- Artist: René Magritte
- Year: 1927-28
- Medium: Oil on canvas
- Dimensions: 81 cm × 116 cm (32 in × 46 in)
- Owner: Private collection

= The Adulation of Space =

Painting by René Magritte

The Adulation of Space (L'éloge de l'espace) is an oil on canvas painting by Belgian surrealist artist René Magritte, created in 1927–1928. It is held in a private collection.

The enigmatic title of the work, as with the majority of Magritte's, was suggested by one of his friends – the Surrealist poet Paul Nougé. In 1943 Nougé produced a monograph on Magritte in which he wrote about the present painting: ‘One muses over the identical objects, over the possible repetition of the more unusual of them, over the way things have of filling the expanse and the sudden apparition of the terrifying masks of “the end of contemplation” and the women's bodies closely entwined, which represents “the adulation of space”’.

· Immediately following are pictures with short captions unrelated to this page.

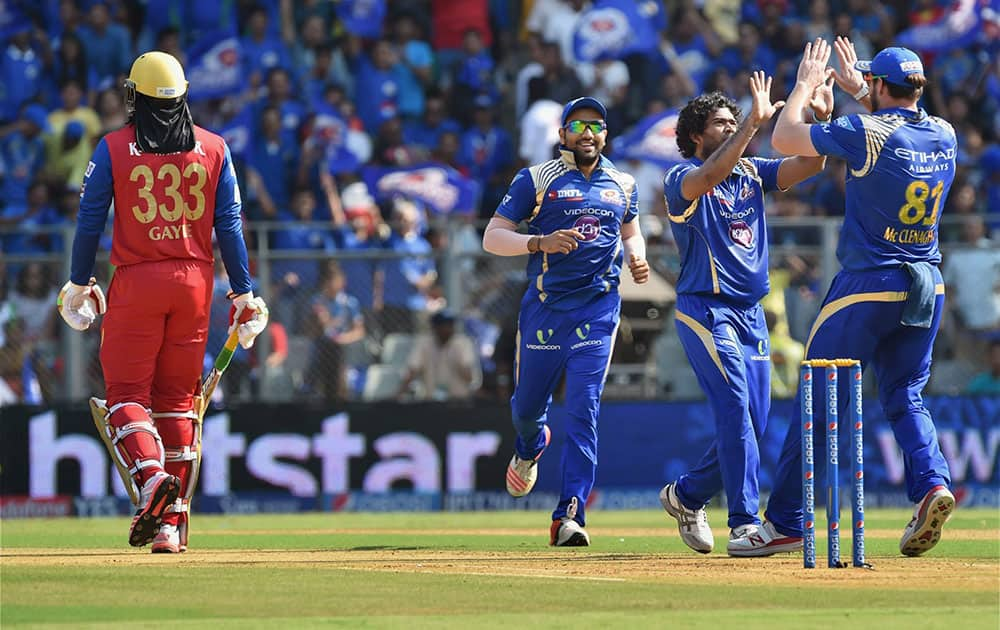 Mumbai Indians bowler Malinga celebrates a wicket of Royal Challengers Bangalore batsman Chris Gayle during an IPL T20 match played in Mumbai.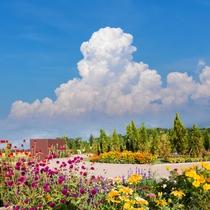 フラワー&ガーデン:夏の澄んだ晴天
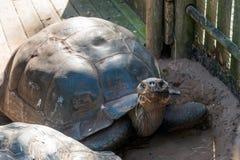 Gigantyczny tortoise w zoo Fotografia Royalty Free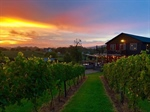 Third Hill at DeMello Vineyards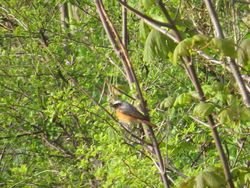 Redstart photographed at Le Vardes Quarry on 11/4/2019. Photo: © Mark Guppy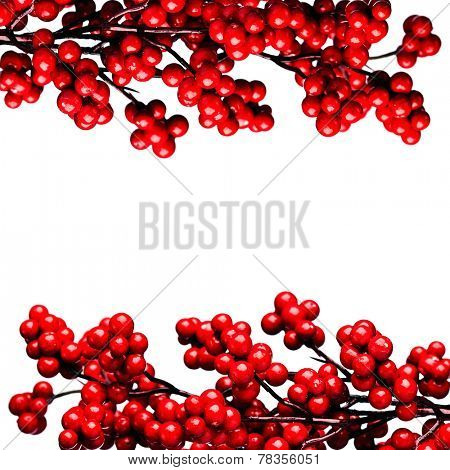european holly isolated on white background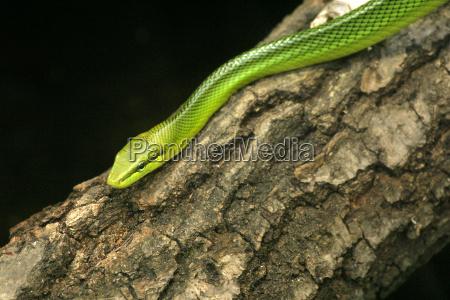 arbol reptil verde marron negro contraste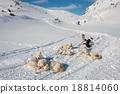 Greenland sled dog 18814060
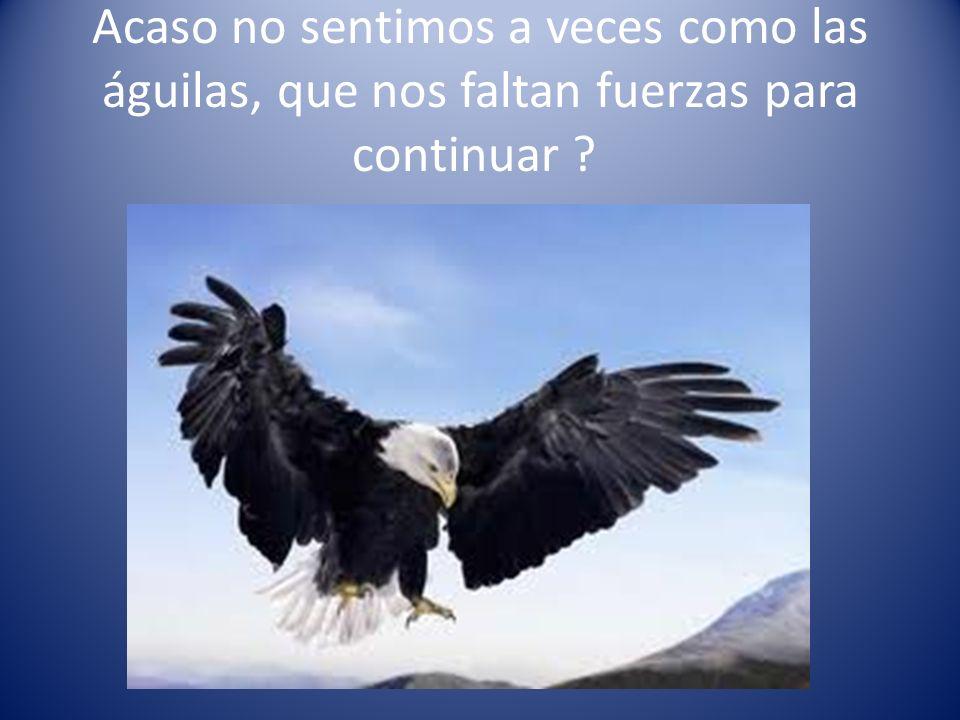 Acaso no sentimos a veces como las águilas, que nos faltan fuerzas para continuar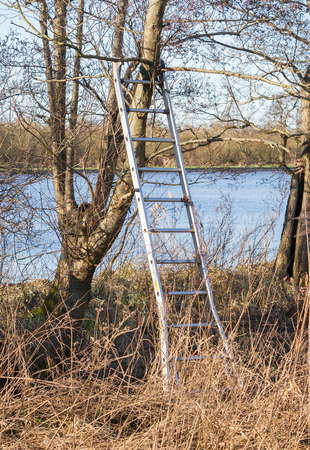 Metal ladder sustained by a tree, in the park, winter time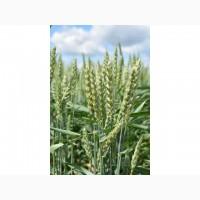 Продам семена пшеницы Тризо 1я репр-ция!!!Харьковская обл.!ОПТ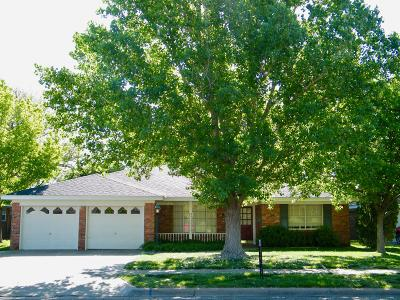 Amarillo Single Family Home For Sale: 3727 Clearwell St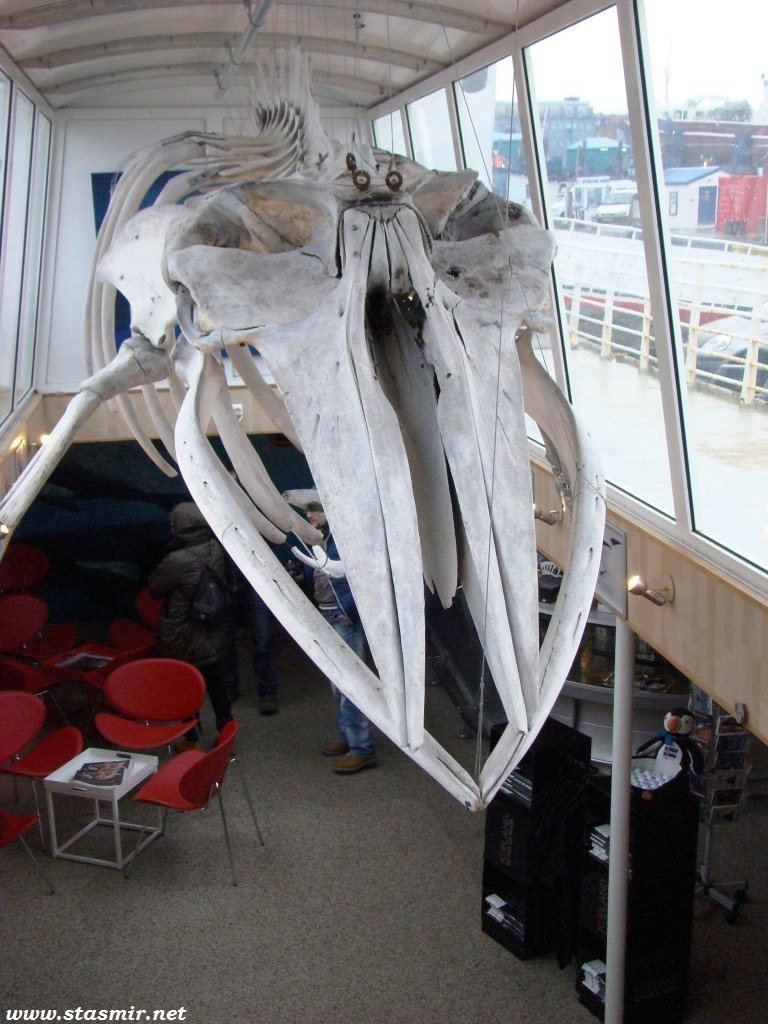 китовый череп, whalehead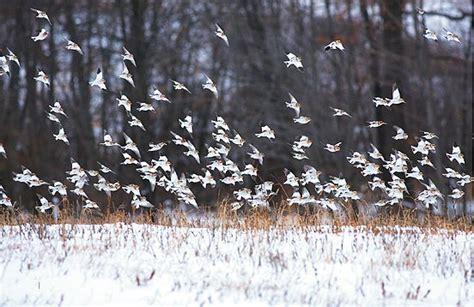 snowbird season an irruption of boreal songbirds all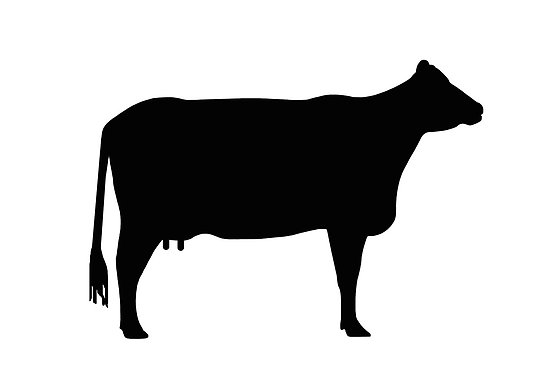 Cow silhouette clipart free png free download Free Cow Silhouette, Download Free Clip Art, Free Clip Art on ... png free download
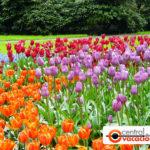 Keukenhof, el jardín de flores más grande del mundo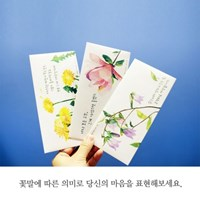 꽃말 용돈/편지봉투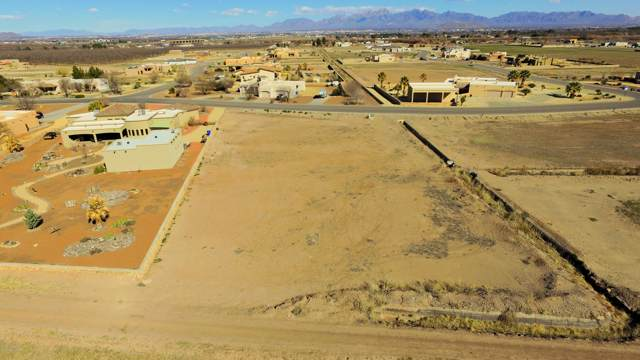 800 Sandy Beach Road, Las Cruces, NM 88005 (MLS #2000278) :: Better Homes and Gardens Real Estate - Steinborn & Associates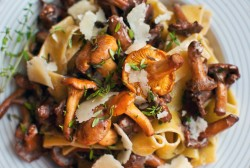 Pappardelle with chanterelles Recipe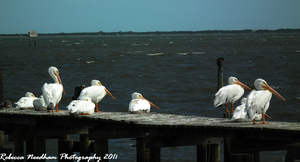 a flock on the dock by frebecca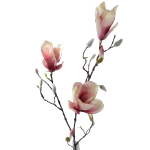 flor 39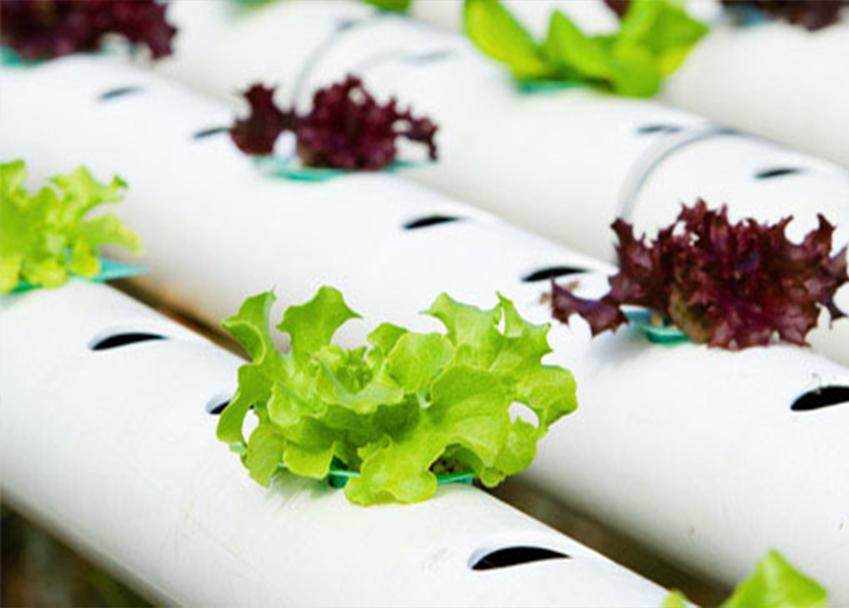 Hydroponic lettuce.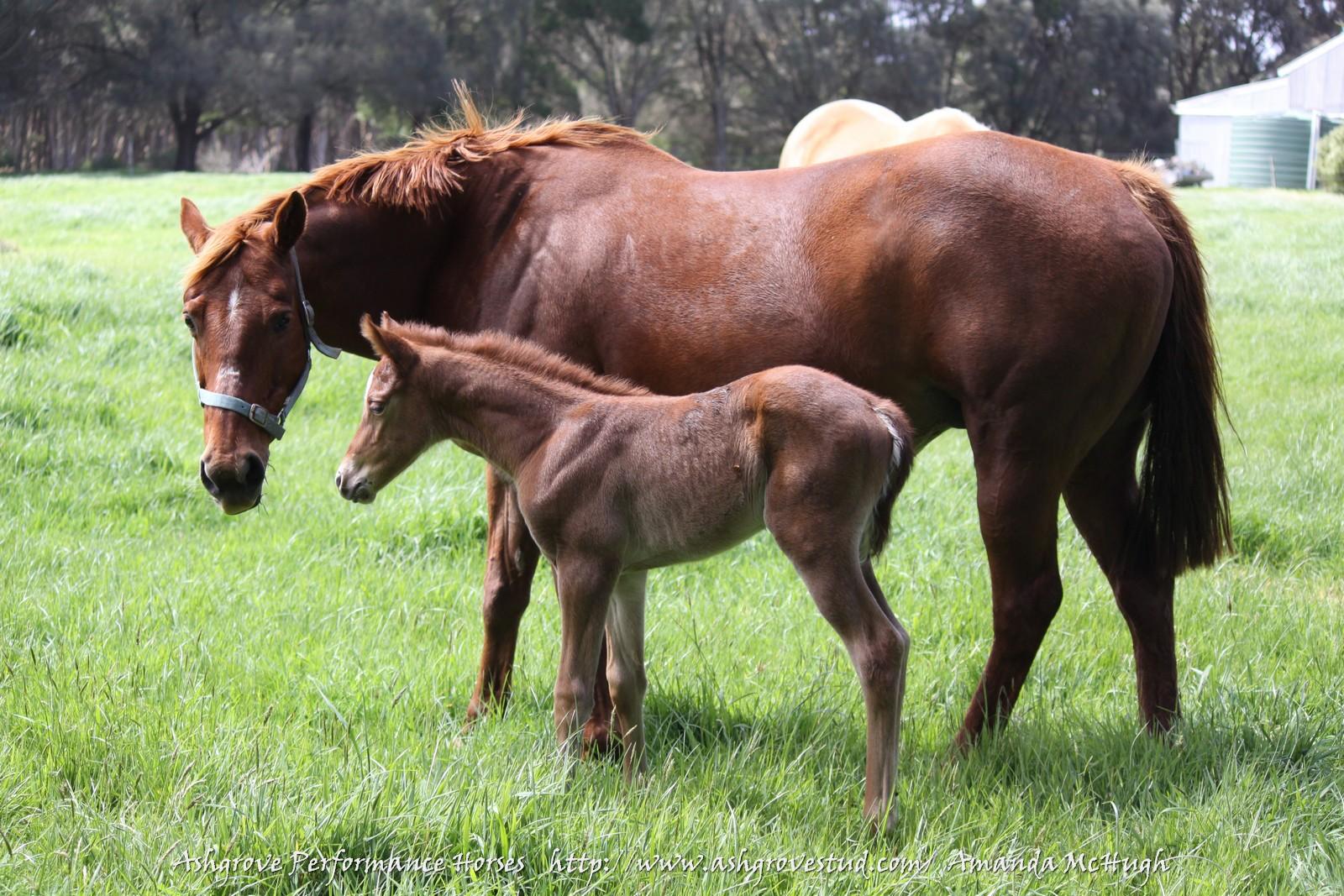 Foals 28-10-14 199 - Copy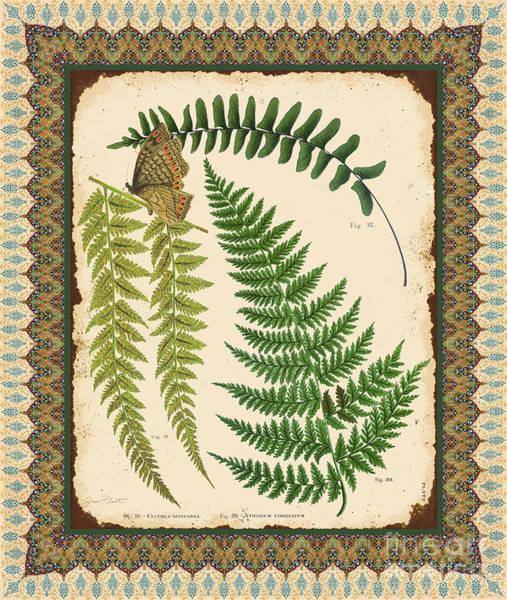 Ferns Digital Art - Fern Tapestry-a by Jean Plout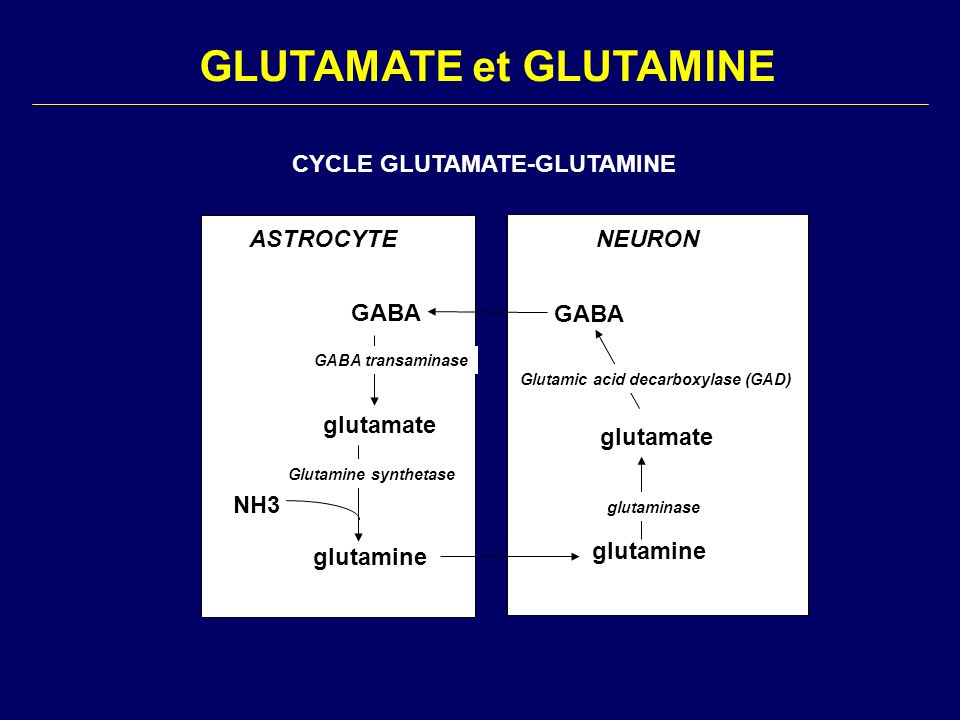 GLUTAMATE et GLUTAMINE
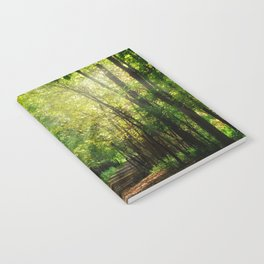 Fall Splendor Notebook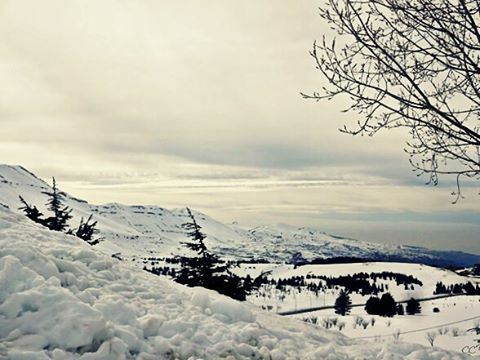 lebanon north cedars bcharre livelovelebanon livelovebcharre winter...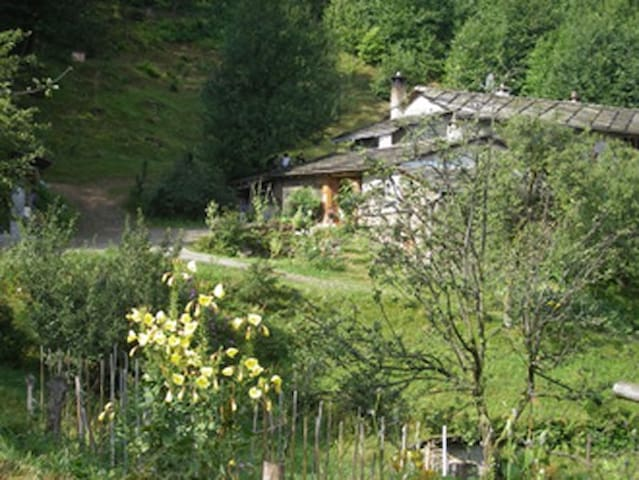 Accomodation in Agriturism - Luserna - Studentrum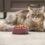 Les meilleures croquettes sur mesure à donner à son chat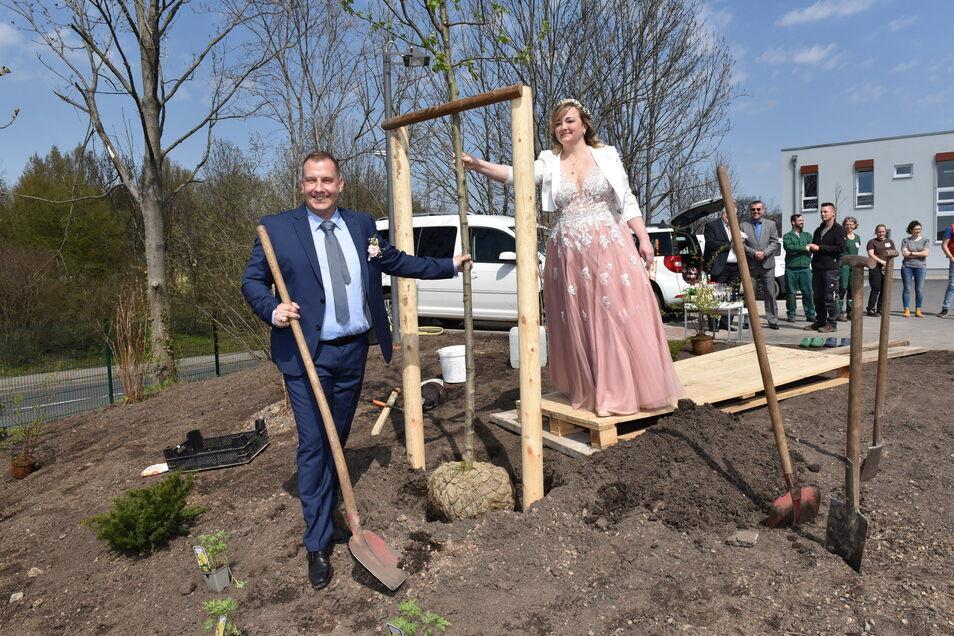 Natur und Stein möchte in Freital Wurzeln schlagen. Deshalb pflanzten Vize-Chef Jörg Merkert und Michaela Merkert anlässlich ihrer Hochzeit in dieser Woche einen Baum.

Magritte’s idiosyncratic form of Surrealism emerged in the middle of the 1920s, following a short flirtation with Cubist and Futurist art. The Surrealist techniques and mechanisms espoused by André Breton and his followers were primarily concerned with elucidating dream-like imagery and manifesting the sub-conscious. Magritte's approach eschewed these notions; his art would be wholly rational, and informed by ‘lines of research’, which Paul Nougé categorised as ‘isolation of an object by the frame or some other means; more or less apparent distortion; modification of the substance of the object; change of scale; change of décor’. In The Adulation of Space Magritte has introduced several of these types of manipulation. The repoussoir effect of the amorphic grey structure surrounding the figures frames the truncated forms and obscures the viewer's perception of scale. Other works from the late 1920s such as La Démon de la perversité and Découverte similarly pervert the natural scale and appearance of objects, whilst retaining an incontrovertible sense of rationality which is preserved by Magritte's trompe l’œil technique.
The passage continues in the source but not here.